> **Alıştırmada istenenler**
1. Sunulan alıntıda "İki noktayı tekrar" ifadesinden "biçimde görülmesi önemli." ifadesine kadar olan bölümü kelimesi kelimesine aktarır mısınız?
2. Sunulan alıntıdaki "Çünkü Gezi hepimizin ortak eylemi ve hepimizi birleştiren ortak bir duygudur." cümlesini İngilizceye nasıl çevirirsiniz?

> **Sunulan alıntı**
§ §
Gezi’ye katılan kitlelerin Kobani sürecine olan ilgisizliği hem olgular arasındaki ilişkiyi kurmaktaki bilinç yetersizliğiyle hem milliyetçilikten kaynaklı etkilenmeyle hem de devletten gelebilecek baskıları göğüslemek istememesiyle iniltilidir. Peki, Türkiye’deki sosyalistler bu süreçte nasıl davrandı? Sosyalistlerin hepsi o dönemde Gezi’ye katıldı. Hatta sayısal zayıflıklarıyla kıyaslanamayacak düzeyde bir ağırlıkları da oldu Gezi’de. Sınırlı zamanlarda olsa bile yer yer Gezi’ye yön vermeyi de becerdiler. Fakat Gezi’ye katılan sosyalistlerin çok az bir kesimi Kobani sürecini destekledi. Sosyalistlerin çoğunluğu sürece destek vermedi, kendisinin bir parçası olarak görmedi, orada süren kent savunmasıyla arasında bir gönül bağı kurmadı. O gün yaşanan bu ilgisizlik ve hatta bundan da öte arasına özenle bir mesafe koyma çabası bugün de Gezi ve Kobani “ceza yargılamaları”na da yansıyor. İki davaya yaklaşım, iki davayla kurulan gönül bağı ve dayanışma düzeyi birbirinden çok farklı. Zeytinyağı ve suyun birbiriyle ilişkisizliği türünden bir yaklaşım sergileniyor. Kurulu düzenin tam da istediği gibi biri görmezden geliniyor, sessizliğe mahkûm ediliyor, kendi kaderine terk ediliyor. Diğerinin ise görünür kılınması için her ortam değerlendiriliyor. Adını koyarak söylersek Gezi davasına bütün sosyalistler olabildiğince sahip çıkıyor, güçleri oranında destekliyor. Kuşkusuz bu durumun çok gerekli ve kıymetli bir dayanışma olduğunu da belirtmek gerekiyor. Çünkü Gezi hepimizin ortak eylemi ve hepimizi birleştiren ortak bir duygudur. Dolayısıyla dayanışmanın örgütlenmesi eşyanın doğasına uygundur. Ama aynı duyarlılık ve ilgi, içinde sınırlı sayıda Türkiyeli sosyalistlerin de yer aldığı Kobani davasına gösterilmiyor. Özenli denilebilecek bir şekilde hem sosyalistlerin hem de aydınların ağırlıklı bir kesimi Kobani davasına bilinçli bir biçimde uzak duruyor, hiçbir destek vermiyor. Peki niye?

İki noktayı tekrar vurgulamakta fayda var. Birincisi, çok az sayıda sosyalistin dışında, Türkiyeli sosyalistlerin ve aydınların ana gövdesi 2014 yılında IŞİD tarafından işgal edilmek istenen Kobani kent savunmasına Türkiye’den hiçbir destek vermedi, onunla dayanışma içinde olmadı. İkincisi, o tarihte Kobani ile dayanışma içinde olduğu ve Türkiye’nin kuşatma esnasında kente uyguladığı ambargonun kaldırılmasını talep ettiği için, 2020 yılında açılan ve hala devam eden Kobani destekçilerine yönelik cezalandırma davasıyla dayanışma içine girmiyor. Bu iki problemli durumun net bir biçimde görülmesi önemli.
§ §
Kayıtlar

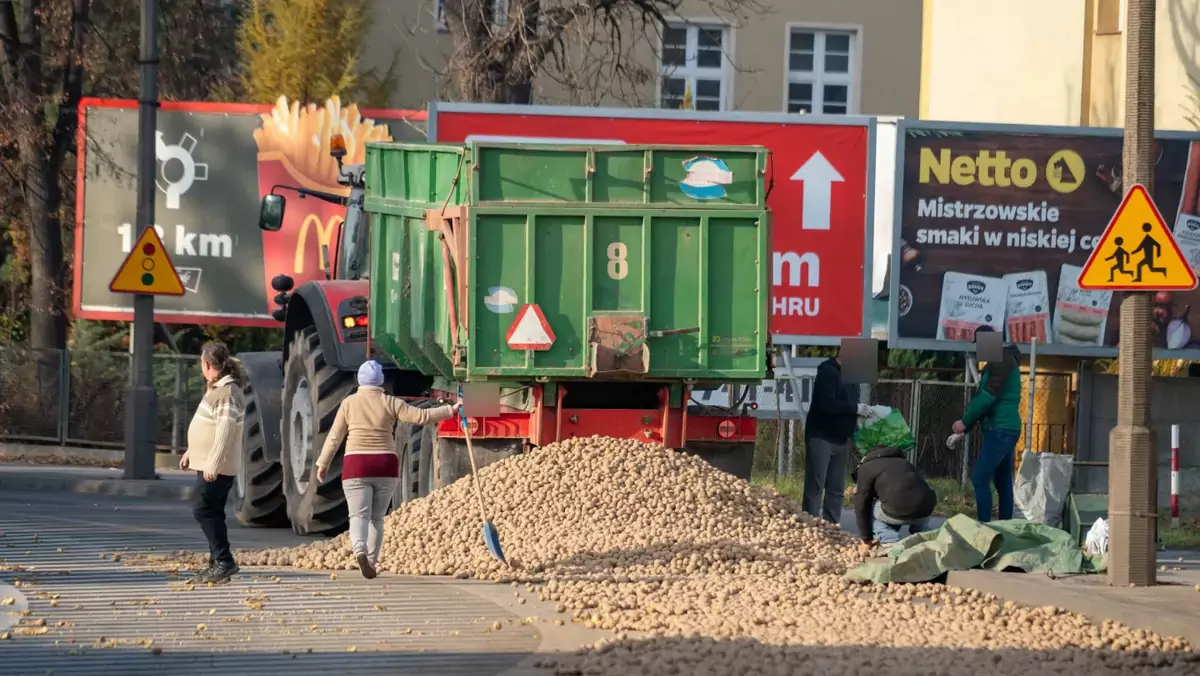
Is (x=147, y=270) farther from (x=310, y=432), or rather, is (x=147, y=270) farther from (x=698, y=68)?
(x=698, y=68)

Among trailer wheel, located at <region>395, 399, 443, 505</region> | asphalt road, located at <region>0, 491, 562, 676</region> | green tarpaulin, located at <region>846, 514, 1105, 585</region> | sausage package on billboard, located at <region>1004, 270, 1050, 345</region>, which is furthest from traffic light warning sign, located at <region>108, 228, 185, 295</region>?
green tarpaulin, located at <region>846, 514, 1105, 585</region>

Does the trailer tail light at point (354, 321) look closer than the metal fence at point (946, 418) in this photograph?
Yes

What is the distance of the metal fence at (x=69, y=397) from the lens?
88.6 feet

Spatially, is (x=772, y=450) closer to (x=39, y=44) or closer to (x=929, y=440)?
(x=929, y=440)

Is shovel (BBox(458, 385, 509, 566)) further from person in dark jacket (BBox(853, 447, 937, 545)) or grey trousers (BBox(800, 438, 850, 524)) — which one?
grey trousers (BBox(800, 438, 850, 524))

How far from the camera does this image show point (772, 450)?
2520cm

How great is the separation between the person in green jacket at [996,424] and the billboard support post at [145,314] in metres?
8.79

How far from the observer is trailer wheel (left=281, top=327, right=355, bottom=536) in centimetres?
1526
§ §
> **Görev yanıtları**
1.
İki noktayı tekrar vurgulamakta fayda var. Birincisi, çok az sayıda sosyalistin dışında, Türkiyeli sosyalistlerin ve aydınların ana gövdesi 2014 yılında IŞİD tarafından işgal edilmek istenen Kobani kent savunmasına Türkiye’den hiçbir destek vermedi, onunla dayanışma içinde olmadı. İkincisi, o tarihte Kobani ile dayanışma içinde olduğu ve Türkiye’nin kuşatma esnasında kente uyguladığı ambargonun kaldırılmasını talep ettiği için, 2020 yılında açılan ve hala devam eden Kobani destekçilerine yönelik cezalandırma davasıyla dayanışma içine girmiyor. Bu iki problemli durumun net bir biçimde görülmesi önemli.

2. Because Gezi is the common action of all of us and a common feeling that unites us all.